Sehingga dalam situasi chaos seperi ini memberikan peluang kepada seorang siswa atau siswi melakukan tindak bullying kepada temannya yang lain.
Bukik melanjutkan cara terbaik untuk menghidupkan norma di dalam lingkungan sekolah membutuhkan peran dari seorang guru dengan siswa dan siswinya.
Guru dapat mengimplementasikan manajemen kelas yang baik dan mengembangkan pembelajaran positif.
Guru juga diminta memberikan kesempatan kepada siswa dan siswinya untuk mengemukakan pendapat.
"Jadi tidak ada caranya mulai mengajak bicara murid, apa yang diharapkan untuk menciptakan situasi sehat."
"Dan dilakukan kesepakatan yang boleh dan tidak boleh dilakukan," lanjutnya.
Bukik berpandangan baik korban maupun korban bullying memiliki posisi yang sama.
"Jadi kedua belah pihak adalah korban.
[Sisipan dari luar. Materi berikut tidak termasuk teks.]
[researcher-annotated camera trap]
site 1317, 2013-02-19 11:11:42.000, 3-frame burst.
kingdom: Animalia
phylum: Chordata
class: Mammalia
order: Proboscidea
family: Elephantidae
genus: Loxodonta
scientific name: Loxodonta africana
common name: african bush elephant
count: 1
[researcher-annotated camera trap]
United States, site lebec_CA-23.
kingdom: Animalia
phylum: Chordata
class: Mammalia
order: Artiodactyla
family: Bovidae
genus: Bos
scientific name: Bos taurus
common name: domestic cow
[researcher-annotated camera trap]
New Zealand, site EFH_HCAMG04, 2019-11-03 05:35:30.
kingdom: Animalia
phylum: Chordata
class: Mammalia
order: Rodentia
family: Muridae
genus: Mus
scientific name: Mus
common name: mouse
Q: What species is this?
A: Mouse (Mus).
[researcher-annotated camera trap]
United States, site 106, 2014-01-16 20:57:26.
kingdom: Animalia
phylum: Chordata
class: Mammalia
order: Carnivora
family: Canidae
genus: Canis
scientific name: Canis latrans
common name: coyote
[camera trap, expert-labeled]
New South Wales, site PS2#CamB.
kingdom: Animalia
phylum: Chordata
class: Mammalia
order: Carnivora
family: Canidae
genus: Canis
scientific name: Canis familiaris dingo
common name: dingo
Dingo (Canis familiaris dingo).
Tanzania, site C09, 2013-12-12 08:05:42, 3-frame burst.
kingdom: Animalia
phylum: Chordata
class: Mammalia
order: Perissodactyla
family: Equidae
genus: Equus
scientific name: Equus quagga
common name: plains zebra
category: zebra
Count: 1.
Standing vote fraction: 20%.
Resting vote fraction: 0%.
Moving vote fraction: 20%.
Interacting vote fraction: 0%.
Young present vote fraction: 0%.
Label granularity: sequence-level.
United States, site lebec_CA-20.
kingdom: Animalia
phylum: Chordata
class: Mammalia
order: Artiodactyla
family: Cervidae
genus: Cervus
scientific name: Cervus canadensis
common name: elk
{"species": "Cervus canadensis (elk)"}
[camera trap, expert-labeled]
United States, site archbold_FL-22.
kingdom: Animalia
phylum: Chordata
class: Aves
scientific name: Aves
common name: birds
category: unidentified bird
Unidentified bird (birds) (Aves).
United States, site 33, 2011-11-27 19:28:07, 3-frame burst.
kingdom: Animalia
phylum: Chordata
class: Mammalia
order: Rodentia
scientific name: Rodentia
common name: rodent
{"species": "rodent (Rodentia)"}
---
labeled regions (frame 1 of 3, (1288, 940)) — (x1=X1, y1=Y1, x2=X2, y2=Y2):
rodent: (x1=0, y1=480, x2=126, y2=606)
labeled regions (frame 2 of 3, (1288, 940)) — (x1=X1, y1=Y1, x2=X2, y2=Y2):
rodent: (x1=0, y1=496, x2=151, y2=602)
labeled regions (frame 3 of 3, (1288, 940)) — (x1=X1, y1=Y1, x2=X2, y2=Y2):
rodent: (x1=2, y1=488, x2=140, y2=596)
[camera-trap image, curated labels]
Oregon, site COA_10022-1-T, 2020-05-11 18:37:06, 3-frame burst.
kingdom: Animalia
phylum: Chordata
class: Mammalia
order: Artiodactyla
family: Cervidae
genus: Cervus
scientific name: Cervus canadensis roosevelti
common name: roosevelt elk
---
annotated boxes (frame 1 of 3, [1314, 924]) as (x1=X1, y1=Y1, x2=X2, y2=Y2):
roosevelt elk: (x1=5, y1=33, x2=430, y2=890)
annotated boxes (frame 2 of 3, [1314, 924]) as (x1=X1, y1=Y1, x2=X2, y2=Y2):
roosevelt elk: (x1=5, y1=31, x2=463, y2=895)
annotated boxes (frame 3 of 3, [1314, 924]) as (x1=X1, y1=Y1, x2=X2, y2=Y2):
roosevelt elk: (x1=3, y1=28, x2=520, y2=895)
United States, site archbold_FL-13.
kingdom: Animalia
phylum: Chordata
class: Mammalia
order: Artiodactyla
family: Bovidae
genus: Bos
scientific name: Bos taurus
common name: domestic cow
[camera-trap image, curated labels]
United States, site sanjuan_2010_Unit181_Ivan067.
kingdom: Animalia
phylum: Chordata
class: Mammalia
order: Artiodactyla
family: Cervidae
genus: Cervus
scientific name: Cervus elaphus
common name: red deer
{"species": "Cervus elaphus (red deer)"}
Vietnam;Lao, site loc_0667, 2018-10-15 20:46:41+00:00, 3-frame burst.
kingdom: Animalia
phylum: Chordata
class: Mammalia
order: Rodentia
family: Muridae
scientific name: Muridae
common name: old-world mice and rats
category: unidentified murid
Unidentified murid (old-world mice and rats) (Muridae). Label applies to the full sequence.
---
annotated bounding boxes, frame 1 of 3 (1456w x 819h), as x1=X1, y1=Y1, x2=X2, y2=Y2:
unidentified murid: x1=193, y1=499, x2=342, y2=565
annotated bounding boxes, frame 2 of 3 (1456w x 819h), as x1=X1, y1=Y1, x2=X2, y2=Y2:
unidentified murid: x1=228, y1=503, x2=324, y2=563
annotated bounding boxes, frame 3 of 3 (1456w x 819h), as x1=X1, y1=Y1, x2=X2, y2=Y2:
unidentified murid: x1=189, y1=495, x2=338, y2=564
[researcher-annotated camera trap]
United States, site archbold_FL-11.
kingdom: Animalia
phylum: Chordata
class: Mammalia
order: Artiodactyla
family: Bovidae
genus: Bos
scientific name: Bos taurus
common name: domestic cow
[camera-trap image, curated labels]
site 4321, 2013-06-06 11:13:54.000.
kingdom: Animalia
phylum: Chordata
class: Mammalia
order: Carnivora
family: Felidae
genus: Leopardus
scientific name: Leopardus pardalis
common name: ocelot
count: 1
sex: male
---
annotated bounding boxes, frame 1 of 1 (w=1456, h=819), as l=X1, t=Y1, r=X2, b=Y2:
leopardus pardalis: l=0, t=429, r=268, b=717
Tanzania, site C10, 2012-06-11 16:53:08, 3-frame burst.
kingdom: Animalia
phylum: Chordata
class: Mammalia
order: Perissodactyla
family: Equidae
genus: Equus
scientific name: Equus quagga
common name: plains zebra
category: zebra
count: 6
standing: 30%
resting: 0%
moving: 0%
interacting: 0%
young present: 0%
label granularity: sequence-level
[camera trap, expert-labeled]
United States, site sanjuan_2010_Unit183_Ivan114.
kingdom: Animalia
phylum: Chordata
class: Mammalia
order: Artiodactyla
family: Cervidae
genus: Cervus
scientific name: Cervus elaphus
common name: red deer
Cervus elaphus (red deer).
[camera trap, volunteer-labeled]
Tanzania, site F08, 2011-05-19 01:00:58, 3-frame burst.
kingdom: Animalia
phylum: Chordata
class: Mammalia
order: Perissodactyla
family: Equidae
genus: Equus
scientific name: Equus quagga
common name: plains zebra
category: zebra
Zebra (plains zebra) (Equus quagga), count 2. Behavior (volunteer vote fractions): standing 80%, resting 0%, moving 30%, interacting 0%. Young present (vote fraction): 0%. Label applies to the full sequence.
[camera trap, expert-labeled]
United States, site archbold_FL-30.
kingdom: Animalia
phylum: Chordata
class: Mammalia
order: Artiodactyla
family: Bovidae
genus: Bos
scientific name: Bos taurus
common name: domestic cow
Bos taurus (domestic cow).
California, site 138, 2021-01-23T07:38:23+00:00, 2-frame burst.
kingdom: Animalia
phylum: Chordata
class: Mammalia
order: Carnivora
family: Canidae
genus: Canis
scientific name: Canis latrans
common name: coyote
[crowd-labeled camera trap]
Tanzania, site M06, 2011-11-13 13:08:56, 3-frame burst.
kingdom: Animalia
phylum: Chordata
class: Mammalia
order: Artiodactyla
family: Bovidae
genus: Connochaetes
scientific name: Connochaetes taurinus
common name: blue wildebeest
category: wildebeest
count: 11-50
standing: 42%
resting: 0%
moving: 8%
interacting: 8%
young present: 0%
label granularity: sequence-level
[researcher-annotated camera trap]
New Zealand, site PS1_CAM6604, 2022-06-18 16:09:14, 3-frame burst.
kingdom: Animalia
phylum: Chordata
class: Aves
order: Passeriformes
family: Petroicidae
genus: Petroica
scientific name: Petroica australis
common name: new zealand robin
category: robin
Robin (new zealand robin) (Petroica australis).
Ada korban yang menderita merupakan korban dari pelaku."
"Sedangkan pelaku adalah korban dari sistem yang salah," tegasnya.
Sehingga ketika terjadi bullying merupakan kesalahan dari sistem yang dibangun di lingkungan sekolah.
"Ketika mereka melakukan bullying, kita orang dewasa di sekolah itu gagal menciptakan lingkungan ramah anak," ucapnya.
Terakhir, Bukik menekankan baik korban maupun pelaku bullying sama-sama membutuhkan bantuan.
"Korban butuh bimbingan menghilangkan traumanya. Sedangkan pelaku perlu dibantu mengelola perilakunya," tutupnya.